860. Lemonade Change


Problem Description

In this problem, you are operating a lemonade stand where each glass of lemonade is sold for $5. You start without any change in hand. Customers come in a queue, and you should sell them lemonade in the order they come, with each customer buying exactly one glass. Customers pay with a $5, $10, or $20 bill. Your task is to determine whether you can provide the correct change to each customer using the bills you have at your disposal. You need to give back the net difference such that each customer effectively pays exactly $5 for their lemonade. For instance, if a customer pays with $20, and you have enough change, you will hand back $15 in change. If it is possible to provide the correct change for all customers, the function should return true, otherwise it should return false.

Intuition

The main issue is to always have enough $5 bills to make change, since they are the cornerstone of all transactions. Here's the intuitive approach:

  1. Keep track of the number of $5 and $10 bills (we don't need to track $20 bills as they don't help in making change).
  2. Process each customer in the queue one by one and handle the payment.
    • If a customer pays with a $5 bill, no change is needed, and you just increase your count of $5 bills.
    • If a customer pays with a $10 bill, you need to give back a $5 as change, so you decrement the $5 bill count and increment the $10 bill count.
    • If a customer pays with a $20 bill, you prefer to give back one $10 and one $5 as change because this uses up larger bills and keeps more $5 bills for future transactions (which are more crucial). If you can't give change in this combination, you attempt to give three $5 bills as change.
  3. After handling a transaction, if the count of $5 bills is negative, that means you didn't have enough change for a customer, and hence you should return false.
  4. If you finish processing all customers and never ran out of $5 bills, then you return true.

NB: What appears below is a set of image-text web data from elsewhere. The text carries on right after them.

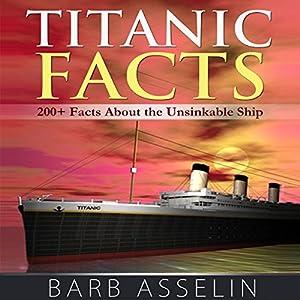 Titanic Facts Audiobook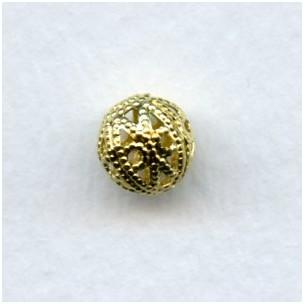 Round Filigree Beads 8mm Raw Brass (12)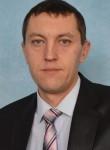 Denis, 39, Kropivnickij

Learn more about Greedy patterns.

Solution Approach

The solution is straightforward and follows a greedy algorithmic approach, which operates on the simplest of principles: give out the minimal amount of change necessary.

In terms of data structures, we only need two variables to keep track of the number of $5 and $10 bills as these are the only denominations we can give out for change.

The algorithm goes as follows:

  1. Initialize two variables: five and ten to track the count of $5 and $10 bills we have. We do not need to keep track of $20 bills as they cannot be given as change.
  2. Iterate through each bill in the bills list.
    • If the bill is $5, increment the five counter, since we now have an additional $5 bill.
    • If the bill is $10, we need to give a $5 bill as change, so we decrement the five counter and increment the ten counter.
    • If the bill is $20, firstly, we check if we have any $10 bills:
      • If we have a $10 bill, we use it along with a $5 bill to make $15 in change (decrement both ten and five).
      • If we don't have a $10 bill, we need to give out three $5 bills (decrement five by three).
    • After handling the bill, we check if the five counter has gone negative. If it has, it means we can't make change for the current transaction, and we return false.
  3. After the loop, if we've successfully given change to every customer, our five counter should never be negative, and we can return true.

The algorithm effectively balances between preserving $5 bills, which are necessary for giving change to customers who pay with $10 and $20, and using up $10 bills when possible to avoid depleting the $5 bills too quickly. This greedy strategy works for any sequence of bills because making change with larger bills when possible is always at least as good as, and often better than, breaking down $5 bills.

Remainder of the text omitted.